Het Hof van Justitie van de Europese Unie heeft de erfgenamen van Jean-Marie Le Pen afgewezen in hun beroep tegen een beslissing die de voormalige leider van het Nationale Front verplicht om ongeveer 300.000 euro terug te betalen aan het Europees Parlement. Deze zaak verschilt van die van de parlementaire assistenten van het voormalige Nationale Front, die eerder veroordelingen hadden gekregen in Parijs, waaronder Marine Le Pen.
De beslissing heeft betrekking op de persoonlijke kosten van Jean-Marie Le Pen toen hij lid was van het Europees Parlement, die onterecht als zakelijk werden gekenmerkt. Het Europees Parlement beschuldigde de mede-oprichter van de verre partij ervan dat hij persoonlijke uitgaven compenseerde door ze als bedrijfskosten te markeren. Volgens een rapport van het Europees Bureau voor fraudebestrijding (OLAF) werd Le Pen gecompenseerd voor nieuwsbrieven, pennen, visitekaartjes, stropdassen, paraplu’s, keukenschaaltjes, kantoorhorloges, en elektronica.
In juli 2024 had de secretaris-generaal van het Europees Parlement Jean-Marie Le Pen geïnformeerd dat hij € 303.200,99 moest terugbetalen.

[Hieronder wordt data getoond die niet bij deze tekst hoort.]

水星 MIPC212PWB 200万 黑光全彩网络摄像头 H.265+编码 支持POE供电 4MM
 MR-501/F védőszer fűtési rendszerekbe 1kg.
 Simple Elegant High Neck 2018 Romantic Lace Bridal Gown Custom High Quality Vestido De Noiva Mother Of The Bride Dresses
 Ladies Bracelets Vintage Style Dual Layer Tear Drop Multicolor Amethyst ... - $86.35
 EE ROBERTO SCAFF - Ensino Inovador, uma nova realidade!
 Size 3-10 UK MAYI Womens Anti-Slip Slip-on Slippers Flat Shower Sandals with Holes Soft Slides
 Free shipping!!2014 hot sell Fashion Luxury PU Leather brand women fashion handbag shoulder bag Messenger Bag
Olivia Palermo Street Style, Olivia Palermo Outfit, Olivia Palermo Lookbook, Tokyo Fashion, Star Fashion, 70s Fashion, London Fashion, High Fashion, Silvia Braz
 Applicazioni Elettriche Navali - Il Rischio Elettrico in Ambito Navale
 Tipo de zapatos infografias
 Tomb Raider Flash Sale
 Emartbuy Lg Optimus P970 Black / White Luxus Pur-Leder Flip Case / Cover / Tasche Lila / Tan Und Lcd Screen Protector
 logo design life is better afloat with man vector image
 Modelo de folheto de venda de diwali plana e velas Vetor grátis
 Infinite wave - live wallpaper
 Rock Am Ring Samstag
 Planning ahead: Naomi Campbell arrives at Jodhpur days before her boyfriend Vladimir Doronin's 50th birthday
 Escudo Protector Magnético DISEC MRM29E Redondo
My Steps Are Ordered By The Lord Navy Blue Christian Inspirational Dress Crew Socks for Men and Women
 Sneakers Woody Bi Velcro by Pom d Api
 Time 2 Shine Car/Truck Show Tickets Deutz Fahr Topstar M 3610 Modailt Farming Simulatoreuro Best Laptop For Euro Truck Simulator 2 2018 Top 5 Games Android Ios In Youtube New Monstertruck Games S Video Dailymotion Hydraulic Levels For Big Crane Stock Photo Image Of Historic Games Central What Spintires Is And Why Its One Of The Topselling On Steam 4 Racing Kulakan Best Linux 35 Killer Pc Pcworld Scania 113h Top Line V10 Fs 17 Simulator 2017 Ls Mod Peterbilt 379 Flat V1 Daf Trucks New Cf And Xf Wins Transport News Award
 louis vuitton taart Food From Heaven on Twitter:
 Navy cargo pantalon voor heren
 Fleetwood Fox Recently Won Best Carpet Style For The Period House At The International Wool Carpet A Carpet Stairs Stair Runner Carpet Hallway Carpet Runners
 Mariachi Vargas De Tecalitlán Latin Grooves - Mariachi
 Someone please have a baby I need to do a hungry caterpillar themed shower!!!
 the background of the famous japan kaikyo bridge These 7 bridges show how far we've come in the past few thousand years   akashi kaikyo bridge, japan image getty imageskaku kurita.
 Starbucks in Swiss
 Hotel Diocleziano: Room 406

Na zijn overlijden op 7 januari 2025 hebben zijn drie dochters, Marine, Jean en Marie-Caroline, zijn beroep voortgezet als erfgenamen.
Het Hof van Justitie in Luxemburg oordeelde dat het Europees Parlement de juiste procedure had gevolgd en wees de argumenten van Le Pen en zijn erfgenamen af. De rechtbank verklaarde dat het recht op een eerlijk proces niet van toepassing is op administratieve procedures. Het Nationale Front heeft momenteel geen commentaar gegeven op de zaak.